### PROBLEM SET
1. According to the diary post below, why did the cookies Helena made on her own that Saturday turn out hard? Answer in one to three sentences.
2. Extend the post about Helena Muffly's diary, beginning right after its final line, "Christmas is coming with her laurels of green."

>> Start QUOTED TEXT

I suppose that it really was just a raw day with some snow flurries—but that the mile or so walk between the church in McEwensville and the Muffly farm was pretty miserable (especially if you were worried that your new hat might get ruined).

100-Year-Old Peanut Cookie Recipe

16-year-old Helena Muffly wrote exactly 100 years ago today: 

Saturday, December 2, 1911: Saturdays are so cut and dried, when no one comes to see you, especially when one is having a short vacation. I made some cookies this afternoon, the first time I really did it alone. They got rather hard on account of having too much flour in them. Anyway they proved to be eatable.

Peanut Cookies

Her middle-aged granddaughter’s comments 100 years later:

I wonder what kind of cookies Grandma made. A small cookbook published in 1911 to advertise KC Baking Powder contained this recipe for Peanut Cookies:

Peanut Cookies

1/4 cup butter

1/2  cup sugar

1 egg

2 tablespoonsful milk

1/4 teaspoonful salt

1 cup flour

1 level teaspoonful  KC Baking Powder [other brands work fine]

3/4 cup shelled peanuts

Sift together, three times, the flour, salt and baking powder. Cream the butter; add sugar, egg, milk, the flour mixture, and lastly, the peanuts, chopped and pounded fine in a mortar. Drop on a buttered tin, a teaspoonful in a place. Put half a nut meat on each bit of dough. Bake in a moderate oven.

These cookies are excellent with a delightful peanut taste. I plan to make them again when I do my holiday baking.

For this recipe I used a 375 degree oven. I dropped the batter on a greased cookie sheet, and baked the cookies until lightly browned (about 10 minutes).

I did not sift the flour and other dry ingredients. And, instead of using a mortar to pound the nuts–whew, cooking sounds like more work in the days before electric appliances–, I ground them in a blender.

Aprons a Hundred Years Ago

16-year-old Helena Muffly wrote exactly 100 years ago today: 

Friday, December 1, 1911:

The dying year around us a glory sheds

December with her pleasures breaks upon the scene,

Around our hearts a happy gladness lies

Christmas is coming with her laurels of green.

>> End QUOTED TEXT
>> Start MATERIAL SUPPLIED

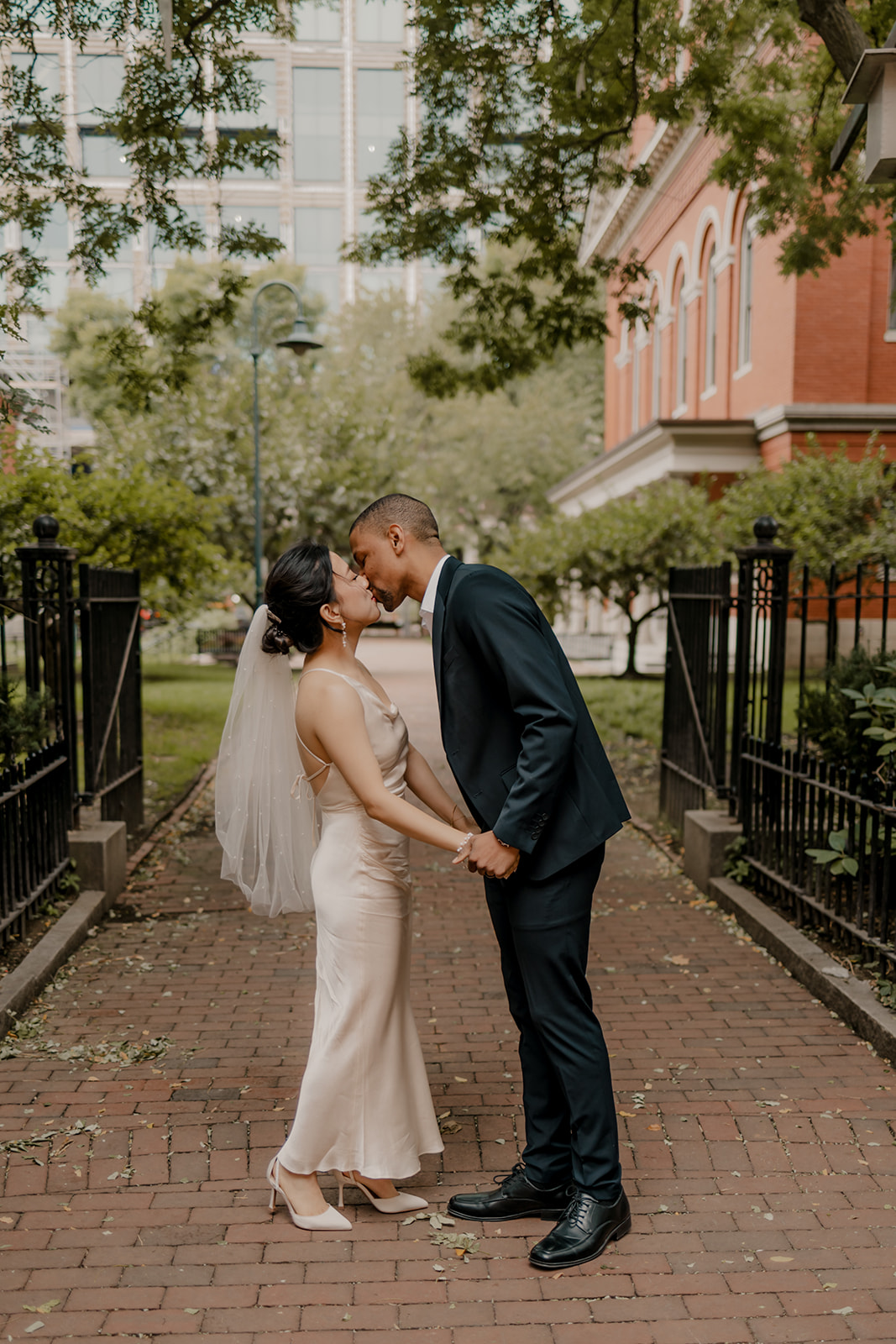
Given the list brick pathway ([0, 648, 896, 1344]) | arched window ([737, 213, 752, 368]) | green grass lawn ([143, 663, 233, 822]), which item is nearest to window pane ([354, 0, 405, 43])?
arched window ([737, 213, 752, 368])

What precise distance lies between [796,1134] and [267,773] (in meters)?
2.20

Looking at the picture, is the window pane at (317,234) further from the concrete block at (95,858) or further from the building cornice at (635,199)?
the concrete block at (95,858)

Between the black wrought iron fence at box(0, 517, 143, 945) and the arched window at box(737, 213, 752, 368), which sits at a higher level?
the arched window at box(737, 213, 752, 368)

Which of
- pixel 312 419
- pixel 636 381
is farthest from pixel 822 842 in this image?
pixel 636 381

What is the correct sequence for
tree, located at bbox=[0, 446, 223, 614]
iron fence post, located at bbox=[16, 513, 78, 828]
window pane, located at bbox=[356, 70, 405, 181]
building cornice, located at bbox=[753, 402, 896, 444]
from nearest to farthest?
1. iron fence post, located at bbox=[16, 513, 78, 828]
2. tree, located at bbox=[0, 446, 223, 614]
3. building cornice, located at bbox=[753, 402, 896, 444]
4. window pane, located at bbox=[356, 70, 405, 181]

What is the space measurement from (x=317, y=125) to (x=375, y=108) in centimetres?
360

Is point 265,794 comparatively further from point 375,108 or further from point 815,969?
point 375,108

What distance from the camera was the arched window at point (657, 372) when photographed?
31.2 m

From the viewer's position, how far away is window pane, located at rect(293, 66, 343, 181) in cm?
6475

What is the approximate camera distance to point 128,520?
1502 centimetres

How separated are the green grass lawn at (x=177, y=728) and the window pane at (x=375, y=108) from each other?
169ft

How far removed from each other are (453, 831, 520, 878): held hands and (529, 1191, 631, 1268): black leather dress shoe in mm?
1006

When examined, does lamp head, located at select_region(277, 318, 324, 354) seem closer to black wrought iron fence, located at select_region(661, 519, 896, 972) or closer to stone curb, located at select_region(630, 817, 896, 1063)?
black wrought iron fence, located at select_region(661, 519, 896, 972)

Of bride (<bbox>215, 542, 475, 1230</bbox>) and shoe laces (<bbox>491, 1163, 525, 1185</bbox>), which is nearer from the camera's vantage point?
bride (<bbox>215, 542, 475, 1230</bbox>)
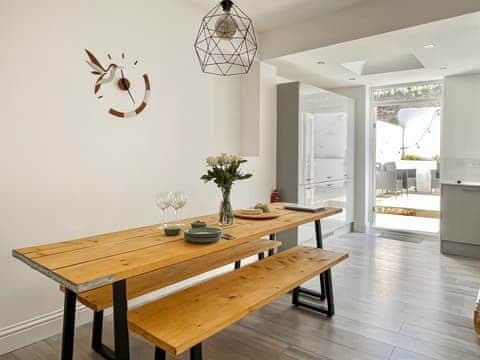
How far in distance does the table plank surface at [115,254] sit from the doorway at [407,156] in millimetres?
4229

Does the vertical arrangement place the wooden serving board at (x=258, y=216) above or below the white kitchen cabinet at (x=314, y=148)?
below

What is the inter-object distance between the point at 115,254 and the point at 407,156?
5304 mm

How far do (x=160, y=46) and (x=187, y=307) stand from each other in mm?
2368

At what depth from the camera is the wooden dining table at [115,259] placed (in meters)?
1.48

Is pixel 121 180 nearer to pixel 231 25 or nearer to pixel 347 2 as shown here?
pixel 231 25

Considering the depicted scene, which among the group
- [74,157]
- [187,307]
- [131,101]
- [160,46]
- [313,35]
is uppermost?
[313,35]

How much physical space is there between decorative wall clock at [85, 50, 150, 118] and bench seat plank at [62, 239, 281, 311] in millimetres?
1363

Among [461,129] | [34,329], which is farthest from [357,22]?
[34,329]

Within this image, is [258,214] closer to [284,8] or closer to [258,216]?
[258,216]

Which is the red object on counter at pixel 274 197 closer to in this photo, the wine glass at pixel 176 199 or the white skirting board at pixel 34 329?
the wine glass at pixel 176 199

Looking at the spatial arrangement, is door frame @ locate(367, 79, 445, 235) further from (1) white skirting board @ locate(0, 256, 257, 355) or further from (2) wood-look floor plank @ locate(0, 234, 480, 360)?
(1) white skirting board @ locate(0, 256, 257, 355)

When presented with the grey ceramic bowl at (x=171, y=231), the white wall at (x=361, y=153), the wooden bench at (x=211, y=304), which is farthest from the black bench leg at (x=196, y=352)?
the white wall at (x=361, y=153)

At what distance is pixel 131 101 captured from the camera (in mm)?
2986

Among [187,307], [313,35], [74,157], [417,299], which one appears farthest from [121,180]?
[417,299]
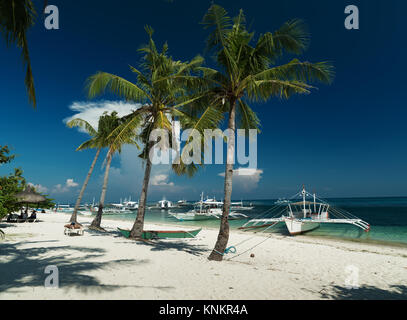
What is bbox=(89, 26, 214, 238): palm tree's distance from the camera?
11.2 meters

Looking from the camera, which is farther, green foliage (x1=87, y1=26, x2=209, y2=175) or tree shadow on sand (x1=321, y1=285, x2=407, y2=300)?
green foliage (x1=87, y1=26, x2=209, y2=175)

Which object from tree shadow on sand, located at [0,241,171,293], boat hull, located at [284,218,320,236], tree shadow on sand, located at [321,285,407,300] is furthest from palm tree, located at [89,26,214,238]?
boat hull, located at [284,218,320,236]

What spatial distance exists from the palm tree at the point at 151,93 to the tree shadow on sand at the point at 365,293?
823cm

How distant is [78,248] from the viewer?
10156 millimetres

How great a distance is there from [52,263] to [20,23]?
6.90 metres

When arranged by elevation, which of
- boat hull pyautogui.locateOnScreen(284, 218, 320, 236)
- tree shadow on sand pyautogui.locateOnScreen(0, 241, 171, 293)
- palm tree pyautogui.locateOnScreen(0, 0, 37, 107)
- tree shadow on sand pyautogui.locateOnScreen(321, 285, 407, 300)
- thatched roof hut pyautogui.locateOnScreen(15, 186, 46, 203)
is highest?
palm tree pyautogui.locateOnScreen(0, 0, 37, 107)

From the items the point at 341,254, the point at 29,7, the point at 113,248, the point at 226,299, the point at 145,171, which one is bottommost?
the point at 341,254

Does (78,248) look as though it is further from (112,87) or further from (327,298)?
(327,298)

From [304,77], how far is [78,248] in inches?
470

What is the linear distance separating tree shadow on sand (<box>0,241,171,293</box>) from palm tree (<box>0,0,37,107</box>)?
429cm

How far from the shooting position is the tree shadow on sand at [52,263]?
539cm

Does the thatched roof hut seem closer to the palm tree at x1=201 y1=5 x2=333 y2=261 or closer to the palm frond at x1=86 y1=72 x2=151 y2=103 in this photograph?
the palm frond at x1=86 y1=72 x2=151 y2=103

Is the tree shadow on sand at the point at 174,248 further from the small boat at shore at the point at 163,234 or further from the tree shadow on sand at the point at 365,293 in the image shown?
the tree shadow on sand at the point at 365,293
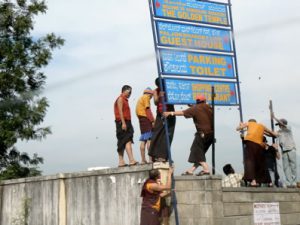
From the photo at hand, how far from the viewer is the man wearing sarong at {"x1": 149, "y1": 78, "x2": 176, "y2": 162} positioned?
967cm

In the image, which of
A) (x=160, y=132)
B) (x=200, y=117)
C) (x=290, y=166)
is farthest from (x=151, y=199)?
(x=290, y=166)

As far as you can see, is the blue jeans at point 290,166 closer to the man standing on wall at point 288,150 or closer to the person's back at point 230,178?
the man standing on wall at point 288,150

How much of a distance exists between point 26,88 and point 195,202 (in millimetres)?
9361

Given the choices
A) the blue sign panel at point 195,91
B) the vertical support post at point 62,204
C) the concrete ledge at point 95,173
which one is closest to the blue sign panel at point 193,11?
the blue sign panel at point 195,91

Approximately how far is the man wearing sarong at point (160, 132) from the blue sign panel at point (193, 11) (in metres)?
1.35

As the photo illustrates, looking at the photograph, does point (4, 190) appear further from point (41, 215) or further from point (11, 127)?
point (11, 127)

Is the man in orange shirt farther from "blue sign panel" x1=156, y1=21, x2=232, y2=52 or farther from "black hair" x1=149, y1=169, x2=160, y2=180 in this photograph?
"black hair" x1=149, y1=169, x2=160, y2=180

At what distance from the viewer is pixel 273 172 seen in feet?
38.4

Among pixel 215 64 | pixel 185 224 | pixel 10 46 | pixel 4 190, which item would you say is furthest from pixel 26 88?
pixel 185 224

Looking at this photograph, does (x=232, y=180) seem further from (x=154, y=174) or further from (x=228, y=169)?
(x=154, y=174)

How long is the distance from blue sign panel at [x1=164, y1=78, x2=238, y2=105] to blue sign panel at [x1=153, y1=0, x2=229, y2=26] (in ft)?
4.20

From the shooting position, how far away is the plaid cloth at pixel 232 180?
10.4m

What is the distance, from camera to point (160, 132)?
9.84 meters

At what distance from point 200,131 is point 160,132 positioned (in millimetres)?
730
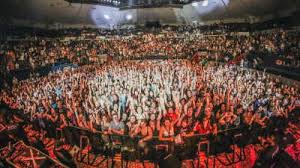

>> End MATERIAL SUPPLIED

### WRITTEN RESPONSES
1. Helena's cookies got rather hard because they had too much flour in them.

2.
Didn’t have school today. Had a notion to go a visiting, but then didn’t, as I had some particular work, which I wanted done. Well, as Thanksgiving is over, I am looking forward to Christmas, hoping some pleasant surprises awaits me. Vice versa of Jan. 31.

Source of Photos: Ladies Home Journal (December, 1911)

Her middle-aged granddaughter’s comments 100 years later:

I wonder if Grandma was planning to make any gifts for family or friends. If she wanted to make aprons, she could have ordered patterns from Ladies Home Journal.

According to a December, 1911 article called the “The Pretty Christmas Apron:”

Odds and ends of the piece-bag and remnants from the bargain counter may be utilized to make these pretty aprons.

Hundred-Year-Old Pictures of Embroidered Collars and Jabots

16-year-old Helena Muffly wrote exactly 100 years ago today: 

Thursday, November 30, 1911: Today is Thanksgiving. We didn’t have such a terrible sumptuous repast either. I would have liked to have had a piece of a turkey gobbler and a dish of ice cream, but we were far from that. I sat at home all day doing miscellaneous jobs which I didn’t relish any too well. Rufus went up to McEwensville this afternoon, to get some of her ever-increasing finery made which she is going to glow in at the institute. One is a piece of embroidery which I presented to her last Christmas but as she at that time was too poor to buy the material to finish it and most too indolent to make it even if she had it. It has lain unmolested till today. There! I’ve filled up the remainder of this page.

Embroidered collar and jobot. Source of photos: Ladies Home Journal (October, 1911)

Her middle-aged granddaughter’s comments 100 years later:

In this entry Grandma refers to her sister Ruth as Rufus. Ruth was a teacher at a nearby one-room school house and was probably preparing to attend a teachers’ institute (professional development meeting) in a nearby town.

Grandma may have given Ruth an embroidered collar and jabot.

Thanksgiving in 1911

Today Thanksgiving is never this late in November. A hundred years ago it was held on the last Thursday in the month. And, in 1911, the very last day of the month was a Thursday.

In 1939 President Franklin Roosevelt made Thanksgiving the fourth Thursday in the month by proclamation. Federal regulations enacted in 1941 made the change permanent. A very late Thanksgiving shortened the Christmas shopping season—and the change to the fourth Thursday was seen as a way to provide an economic boost to the economy.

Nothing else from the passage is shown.